Four years ago Oracle Corp. began legal action against a third party maintenance support firm called Rimini Street, alleging copyright infringement for software copied from customers onto Rimini servers. (We wrote about the dispute it here.)
Over time, the fight has stretched into other areas, most recently with Rimini alleging it had been defamed by Oracle in public statements. But the issues are being narrowed.
Now Oracle says it won a big victory Thursday with a Las Vegas judge agreeing in a partial summary judgment that the company has established at first look (prima facie) that Rimini did infringe on its Oracle Database software copyright. Not only that, the judge dismissed Rimini’s defamation claim, meaning Oracle can continue to say Rimini engaged in theft of its intellectual property.
Read the judge’s decision here.
Both sides issued press releases, although many issues still have to be decided by a trial.
Oracle’s release said Thursday’s decision followed a February ruling that Rimini Street infringed on Oracle’s PeopleSoft copyright and proved prima facie copyright infringement on its JD Edwards and Siebel copyrights.
“The court’s ruling today, like the court’s ruling in February, is an important vindication of Oracle’s intellectual property rights,” Oracle attorney Geoff Howard said in the release. “After today’s ruling, Rimini can no longer deny that it engaged in ‘massive theft’ of Oracle’s intellectual property. We look forward to holding Rimini Street and Seth Ravin accountable at trial for the damages caused by their misconduct.”
For its part, Rimini’s release said it respectfully disagrees with Thursday’s ruling and reserves the right to appeal. It also said the decision related to Oracle Database software no longer in use at Rimini, so it won’t cause any disruption to customers.
“Both rulings relate primarily to a group of clients who provided copies of their Oracle licensed PeopleSoft, JD Edwards and Siebel software to Rimini Street for installation on Rimini Street servers for use as test/development environments, and to underlying Oracle Database software licenses that were used to operate these client test/development environments,” Rimini said in a background document sent to reporters.

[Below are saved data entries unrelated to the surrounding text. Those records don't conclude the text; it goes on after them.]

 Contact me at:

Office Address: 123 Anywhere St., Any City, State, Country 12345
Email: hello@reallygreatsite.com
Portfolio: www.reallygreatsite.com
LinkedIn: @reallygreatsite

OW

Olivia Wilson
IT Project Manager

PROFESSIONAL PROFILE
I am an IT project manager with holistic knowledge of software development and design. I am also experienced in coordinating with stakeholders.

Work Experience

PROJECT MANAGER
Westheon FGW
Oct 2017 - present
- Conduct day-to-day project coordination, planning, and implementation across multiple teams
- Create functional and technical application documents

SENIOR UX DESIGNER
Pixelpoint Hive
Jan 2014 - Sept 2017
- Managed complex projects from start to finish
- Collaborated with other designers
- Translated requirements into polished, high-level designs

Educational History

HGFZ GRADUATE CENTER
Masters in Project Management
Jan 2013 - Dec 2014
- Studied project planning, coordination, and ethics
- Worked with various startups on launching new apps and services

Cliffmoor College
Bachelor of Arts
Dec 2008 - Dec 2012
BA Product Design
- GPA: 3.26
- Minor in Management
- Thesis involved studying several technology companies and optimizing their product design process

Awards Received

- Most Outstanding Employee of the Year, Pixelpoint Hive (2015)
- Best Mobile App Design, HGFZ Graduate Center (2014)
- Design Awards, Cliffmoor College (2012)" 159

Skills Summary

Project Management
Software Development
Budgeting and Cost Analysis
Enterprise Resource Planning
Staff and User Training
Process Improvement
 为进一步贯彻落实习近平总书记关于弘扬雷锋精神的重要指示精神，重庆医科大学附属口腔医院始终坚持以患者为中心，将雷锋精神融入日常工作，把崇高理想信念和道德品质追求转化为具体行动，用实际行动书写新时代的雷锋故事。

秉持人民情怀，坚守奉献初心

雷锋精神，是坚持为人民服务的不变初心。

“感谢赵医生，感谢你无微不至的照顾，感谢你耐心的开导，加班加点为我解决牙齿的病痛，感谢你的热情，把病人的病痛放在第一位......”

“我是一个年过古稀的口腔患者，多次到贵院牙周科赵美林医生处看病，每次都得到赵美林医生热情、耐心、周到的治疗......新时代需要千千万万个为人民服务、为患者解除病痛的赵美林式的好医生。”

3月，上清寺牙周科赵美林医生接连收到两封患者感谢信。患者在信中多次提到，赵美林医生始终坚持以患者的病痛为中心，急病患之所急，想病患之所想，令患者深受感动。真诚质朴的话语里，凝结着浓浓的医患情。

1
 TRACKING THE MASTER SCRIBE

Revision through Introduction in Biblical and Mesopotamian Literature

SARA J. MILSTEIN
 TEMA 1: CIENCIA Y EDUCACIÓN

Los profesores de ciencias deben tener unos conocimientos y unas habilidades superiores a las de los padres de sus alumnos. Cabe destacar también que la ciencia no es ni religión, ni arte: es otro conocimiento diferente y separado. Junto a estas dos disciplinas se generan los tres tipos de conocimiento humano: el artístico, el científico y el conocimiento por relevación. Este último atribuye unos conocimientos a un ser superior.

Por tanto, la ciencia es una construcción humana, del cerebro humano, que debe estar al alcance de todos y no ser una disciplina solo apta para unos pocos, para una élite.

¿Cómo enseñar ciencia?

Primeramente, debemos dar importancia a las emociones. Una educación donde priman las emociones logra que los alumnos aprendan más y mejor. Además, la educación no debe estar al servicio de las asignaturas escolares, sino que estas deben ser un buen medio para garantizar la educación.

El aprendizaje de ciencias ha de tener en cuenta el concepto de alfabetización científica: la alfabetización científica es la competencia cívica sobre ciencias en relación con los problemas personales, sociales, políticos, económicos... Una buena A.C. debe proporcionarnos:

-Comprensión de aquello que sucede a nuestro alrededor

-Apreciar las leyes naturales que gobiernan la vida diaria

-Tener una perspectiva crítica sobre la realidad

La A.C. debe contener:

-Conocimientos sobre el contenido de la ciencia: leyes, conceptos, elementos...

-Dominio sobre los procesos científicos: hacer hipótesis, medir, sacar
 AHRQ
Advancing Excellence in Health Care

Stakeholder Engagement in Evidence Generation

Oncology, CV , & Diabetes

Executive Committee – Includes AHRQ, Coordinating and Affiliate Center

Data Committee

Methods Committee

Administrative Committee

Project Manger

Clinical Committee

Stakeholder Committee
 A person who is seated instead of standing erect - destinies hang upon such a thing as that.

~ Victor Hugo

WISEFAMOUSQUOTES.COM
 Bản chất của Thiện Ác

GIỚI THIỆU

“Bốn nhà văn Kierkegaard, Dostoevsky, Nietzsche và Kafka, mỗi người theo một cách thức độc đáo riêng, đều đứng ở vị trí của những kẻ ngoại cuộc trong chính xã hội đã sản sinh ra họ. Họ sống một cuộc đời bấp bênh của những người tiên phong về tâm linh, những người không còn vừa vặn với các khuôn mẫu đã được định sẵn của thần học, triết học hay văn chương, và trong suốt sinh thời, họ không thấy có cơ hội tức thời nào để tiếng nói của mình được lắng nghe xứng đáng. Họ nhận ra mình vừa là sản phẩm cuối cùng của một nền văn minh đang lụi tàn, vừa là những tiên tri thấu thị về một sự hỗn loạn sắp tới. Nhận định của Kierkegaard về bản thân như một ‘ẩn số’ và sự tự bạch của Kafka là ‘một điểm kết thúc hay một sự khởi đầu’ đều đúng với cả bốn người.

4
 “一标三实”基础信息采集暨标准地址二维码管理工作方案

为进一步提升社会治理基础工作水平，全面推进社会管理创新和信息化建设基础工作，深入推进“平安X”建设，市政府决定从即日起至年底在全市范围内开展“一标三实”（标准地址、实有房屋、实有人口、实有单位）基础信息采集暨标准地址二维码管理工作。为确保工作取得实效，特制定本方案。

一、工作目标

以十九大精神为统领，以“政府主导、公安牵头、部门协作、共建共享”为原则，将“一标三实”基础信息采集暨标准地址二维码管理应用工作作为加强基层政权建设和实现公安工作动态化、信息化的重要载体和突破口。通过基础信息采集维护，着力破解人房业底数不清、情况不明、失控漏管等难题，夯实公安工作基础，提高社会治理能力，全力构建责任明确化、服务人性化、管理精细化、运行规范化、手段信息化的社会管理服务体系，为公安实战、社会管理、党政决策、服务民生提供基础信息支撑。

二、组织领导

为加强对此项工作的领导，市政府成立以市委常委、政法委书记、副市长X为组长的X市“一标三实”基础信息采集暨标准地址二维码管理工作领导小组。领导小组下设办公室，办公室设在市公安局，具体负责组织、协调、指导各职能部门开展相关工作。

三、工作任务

“As Rimini Street no longer uses these Rimini Street-hosted environments (they have all been migrated to client servers with client’s own copy of Oracle Database), the Court’s rulings will not cause any interruptions to service for any client or any product line.
“Rimini Street looks forward to our long-awaited and anticipated day in front of a jury, and we will continue to vigorously defend the lawsuit and attempt to reach a fair resolution,” the statement added.